### GIVEN INSTRUCTION 1
In the gwexpy preprocessing tutorial, what formula is given for the whitening filter?

### EXTRACT PROVIDED
## begin

ML Preprocessing Methods - Individual Techniques

This tutorial explains each machine learning preprocessing method available in gwexpy individually, before combining them into a pipeline.

Overview

Machine learning models for gravitational wave analysis require careful data preprocessing:

  1. Whitening: Remove colored noise → flat spectrum

  2. Bandpass Filtering: Extract specific frequency bands

  3. Normalization: Standardize amplitudes across channels

  4. Segmentation: Split data into train/validation sets

This tutorial demonstrates each method separately so you understand:

  • What each method does

  • When to use it

  • How to configure it

  • What to expect as output

Setup

import numpy as np
import matplotlib.pyplot as plt
from astropy import units as u
from gwexpy.timeseries import TimeSeries
from gwexpy.noise.wave import sine, gaussian
from gwexpy.signal.preprocessing import whitening, standardization

# Create sample data: 60 Hz signal + colored noise
sample_rate = 4096  # Hz
duration = 10  # seconds
t = np.arange(0, duration, 1/sample_rate)

# Signal: 60 Hz sine wave
signal = 2.0 * np.sin(2 * np.pi * 60 * t)

# Colored noise (1/f noise + white noise)
freqs = np.fft.rfftfreq(len(t), 1/sample_rate)
noise_fft = np.random.randn(len(freqs)) + 1j * np.random.randn(len(freqs))
noise_fft[1:] /= np.sqrt(freqs[1:])  # 1/f coloring
noise = np.fft.irfft(noise_fft, len(t)).real * 0.5

# Combined data
data = signal + noise
ts = TimeSeries(data, t0=0, dt=1/sample_rate, unit='strain', name='H1:GDS-CALIB_STRAIN')

print(f"Data length: {len(ts)} samples ({duration}s)")

Method 1: Whitening

What is Whitening?

Purpose: Transform colored noise (frequency-dependent PSD) to white noise (flat PSD)

Why needed: ML models often assume stationary, white noise. Gravitational wave data has strong colored noise (1/f, violin modes, etc.)

How Whitening Works

  1. Estimate PSD of the data

  2. Compute whitening filter: H(f) = 1 / √PSD(f)

  3. Apply filter in frequency domain

  4. Transform back to time domain

Implementation

from gwexpy.signal.preprocessing.whitening import WhiteningModel

# Create whitening model
whitening_model = WhiteningModel(
    fftlength=4,  # 4-second segments for PSD estimation
    overlap=2,    # 50% overlap
    method='welch'
)

## end

### SUPPLIED DATA
## begin

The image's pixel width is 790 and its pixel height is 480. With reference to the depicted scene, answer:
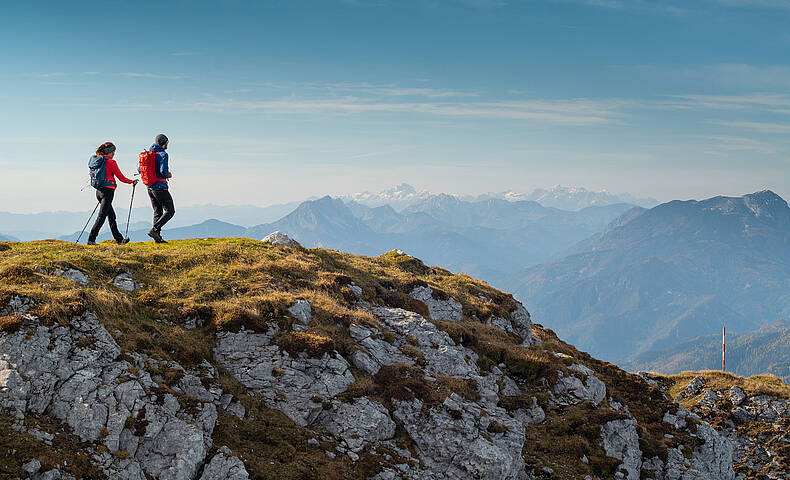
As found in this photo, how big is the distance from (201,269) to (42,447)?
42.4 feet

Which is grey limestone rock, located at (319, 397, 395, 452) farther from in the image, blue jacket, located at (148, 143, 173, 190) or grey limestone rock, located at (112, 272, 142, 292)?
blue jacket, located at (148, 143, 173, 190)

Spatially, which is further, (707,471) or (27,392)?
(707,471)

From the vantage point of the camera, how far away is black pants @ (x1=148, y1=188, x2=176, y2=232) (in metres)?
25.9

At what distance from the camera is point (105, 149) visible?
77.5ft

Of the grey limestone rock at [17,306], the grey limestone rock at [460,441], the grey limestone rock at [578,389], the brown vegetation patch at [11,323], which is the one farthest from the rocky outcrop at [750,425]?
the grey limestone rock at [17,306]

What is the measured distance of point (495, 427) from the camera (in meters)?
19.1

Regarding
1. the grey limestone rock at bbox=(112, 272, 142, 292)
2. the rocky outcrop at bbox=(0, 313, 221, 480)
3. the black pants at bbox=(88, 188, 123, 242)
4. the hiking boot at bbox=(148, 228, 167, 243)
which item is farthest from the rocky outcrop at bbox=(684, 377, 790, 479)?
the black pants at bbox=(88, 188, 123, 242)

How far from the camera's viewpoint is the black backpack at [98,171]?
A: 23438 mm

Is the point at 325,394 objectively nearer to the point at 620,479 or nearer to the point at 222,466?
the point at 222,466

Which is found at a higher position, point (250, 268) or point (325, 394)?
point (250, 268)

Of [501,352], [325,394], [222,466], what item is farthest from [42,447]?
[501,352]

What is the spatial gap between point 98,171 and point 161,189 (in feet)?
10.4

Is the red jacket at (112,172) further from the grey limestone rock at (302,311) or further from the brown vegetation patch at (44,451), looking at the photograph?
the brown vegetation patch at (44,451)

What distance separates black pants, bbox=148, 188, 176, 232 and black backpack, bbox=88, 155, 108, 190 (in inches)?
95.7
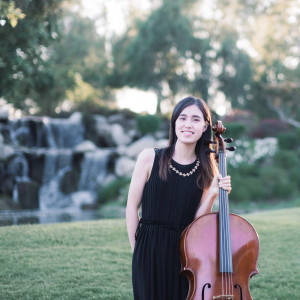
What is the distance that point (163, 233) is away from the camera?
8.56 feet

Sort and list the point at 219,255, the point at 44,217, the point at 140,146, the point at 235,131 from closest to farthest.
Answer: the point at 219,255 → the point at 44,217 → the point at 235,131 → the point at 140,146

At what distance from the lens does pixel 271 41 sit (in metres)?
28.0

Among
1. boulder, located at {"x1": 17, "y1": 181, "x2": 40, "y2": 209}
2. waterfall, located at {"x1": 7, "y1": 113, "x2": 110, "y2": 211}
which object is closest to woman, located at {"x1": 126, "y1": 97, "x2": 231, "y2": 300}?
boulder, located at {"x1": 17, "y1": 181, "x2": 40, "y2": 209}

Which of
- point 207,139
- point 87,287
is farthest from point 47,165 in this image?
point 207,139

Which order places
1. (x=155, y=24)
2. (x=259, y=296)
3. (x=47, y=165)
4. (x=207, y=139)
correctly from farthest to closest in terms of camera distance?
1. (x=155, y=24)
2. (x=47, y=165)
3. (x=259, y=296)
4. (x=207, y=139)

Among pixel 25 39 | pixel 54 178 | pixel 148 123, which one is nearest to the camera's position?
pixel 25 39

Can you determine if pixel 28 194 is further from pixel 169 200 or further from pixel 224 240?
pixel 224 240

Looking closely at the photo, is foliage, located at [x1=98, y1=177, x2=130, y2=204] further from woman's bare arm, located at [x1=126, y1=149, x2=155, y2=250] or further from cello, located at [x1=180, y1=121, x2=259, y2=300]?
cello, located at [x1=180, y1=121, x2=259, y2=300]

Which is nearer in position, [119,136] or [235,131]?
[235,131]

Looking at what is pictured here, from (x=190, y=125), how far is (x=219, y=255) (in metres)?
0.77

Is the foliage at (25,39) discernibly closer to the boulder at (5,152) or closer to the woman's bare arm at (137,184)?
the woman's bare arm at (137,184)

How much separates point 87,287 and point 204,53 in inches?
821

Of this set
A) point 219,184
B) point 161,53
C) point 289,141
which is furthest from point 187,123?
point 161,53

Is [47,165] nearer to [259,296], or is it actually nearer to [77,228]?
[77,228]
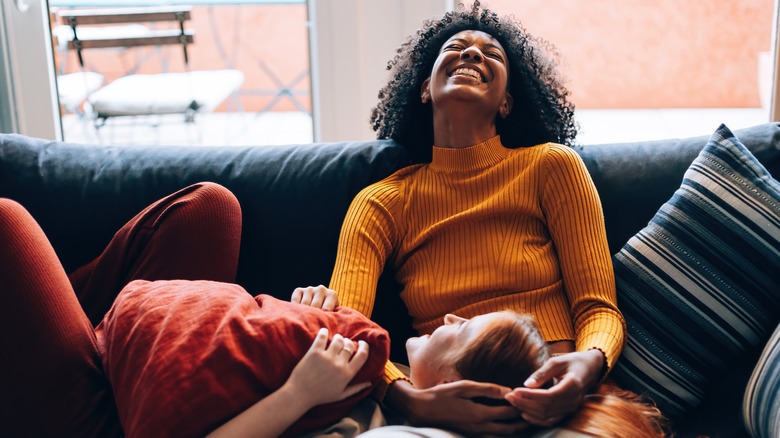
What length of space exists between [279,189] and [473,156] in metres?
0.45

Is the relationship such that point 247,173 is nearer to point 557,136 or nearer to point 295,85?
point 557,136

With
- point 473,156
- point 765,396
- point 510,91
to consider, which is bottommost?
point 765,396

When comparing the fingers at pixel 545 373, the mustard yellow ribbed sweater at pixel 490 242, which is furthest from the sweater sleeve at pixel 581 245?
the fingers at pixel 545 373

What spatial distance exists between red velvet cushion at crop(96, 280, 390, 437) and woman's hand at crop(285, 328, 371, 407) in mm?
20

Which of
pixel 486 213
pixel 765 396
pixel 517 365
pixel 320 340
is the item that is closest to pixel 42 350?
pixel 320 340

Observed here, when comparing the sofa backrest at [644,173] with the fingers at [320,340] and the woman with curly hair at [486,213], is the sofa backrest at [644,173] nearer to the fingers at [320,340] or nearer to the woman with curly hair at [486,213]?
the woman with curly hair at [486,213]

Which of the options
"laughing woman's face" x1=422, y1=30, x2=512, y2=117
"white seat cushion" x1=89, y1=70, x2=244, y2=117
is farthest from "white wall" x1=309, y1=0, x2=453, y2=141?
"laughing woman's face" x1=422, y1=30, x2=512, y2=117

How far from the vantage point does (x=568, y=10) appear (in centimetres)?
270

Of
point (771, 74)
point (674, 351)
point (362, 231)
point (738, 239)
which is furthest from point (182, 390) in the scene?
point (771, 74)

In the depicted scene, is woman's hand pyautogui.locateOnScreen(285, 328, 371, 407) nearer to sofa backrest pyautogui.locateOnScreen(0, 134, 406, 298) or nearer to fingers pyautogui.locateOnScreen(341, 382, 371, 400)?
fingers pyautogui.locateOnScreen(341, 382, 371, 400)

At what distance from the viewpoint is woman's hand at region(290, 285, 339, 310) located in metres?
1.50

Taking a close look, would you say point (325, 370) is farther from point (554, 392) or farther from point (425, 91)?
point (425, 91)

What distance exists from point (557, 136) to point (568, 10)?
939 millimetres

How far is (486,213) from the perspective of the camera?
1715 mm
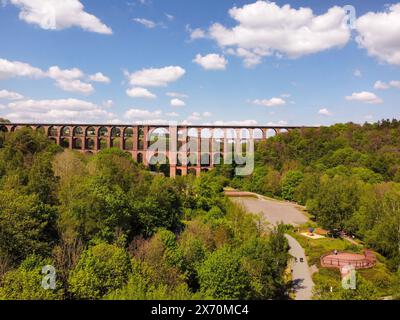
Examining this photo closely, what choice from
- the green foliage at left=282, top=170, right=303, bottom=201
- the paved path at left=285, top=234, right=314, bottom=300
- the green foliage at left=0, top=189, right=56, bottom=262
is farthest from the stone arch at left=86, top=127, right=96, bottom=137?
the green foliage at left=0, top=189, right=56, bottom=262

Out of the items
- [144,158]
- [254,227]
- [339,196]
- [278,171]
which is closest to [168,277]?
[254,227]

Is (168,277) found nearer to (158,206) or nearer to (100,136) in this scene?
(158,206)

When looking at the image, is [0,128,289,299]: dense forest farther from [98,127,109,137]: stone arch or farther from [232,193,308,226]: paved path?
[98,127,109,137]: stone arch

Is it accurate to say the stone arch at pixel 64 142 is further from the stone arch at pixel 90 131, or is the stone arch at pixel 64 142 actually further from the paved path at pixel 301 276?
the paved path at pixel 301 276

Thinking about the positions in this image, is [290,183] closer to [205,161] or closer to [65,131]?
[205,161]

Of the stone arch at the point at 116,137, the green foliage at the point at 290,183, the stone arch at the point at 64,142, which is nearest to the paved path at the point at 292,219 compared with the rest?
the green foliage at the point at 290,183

## end

### GIVEN INSTRUCTION 2
Reproduce the records from the line that has "When looking at" through the end of the records, switching "dense forest" to "thick woodland" and changing nothing else.

### EXPECTED OUTPUT 1
H(f) = 1 / √PSD(f)

### EXPECTED OUTPUT 2
When looking at the image, is [0,128,289,299]: thick woodland farther from [98,127,109,137]: stone arch or farther from [232,193,308,226]: paved path?
[98,127,109,137]: stone arch

Is it accurate to say the stone arch at pixel 64 142 is further from the stone arch at pixel 90 131, or is the stone arch at pixel 64 142 actually further from the paved path at pixel 301 276?
the paved path at pixel 301 276

Thinking about the positions in this image, is [290,183] closer to [205,161] or closer to [65,131]?
[205,161]

Of the stone arch at the point at 116,137, the green foliage at the point at 290,183, the stone arch at the point at 64,142, which is nearest to the paved path at the point at 292,219 compared with the rest?
the green foliage at the point at 290,183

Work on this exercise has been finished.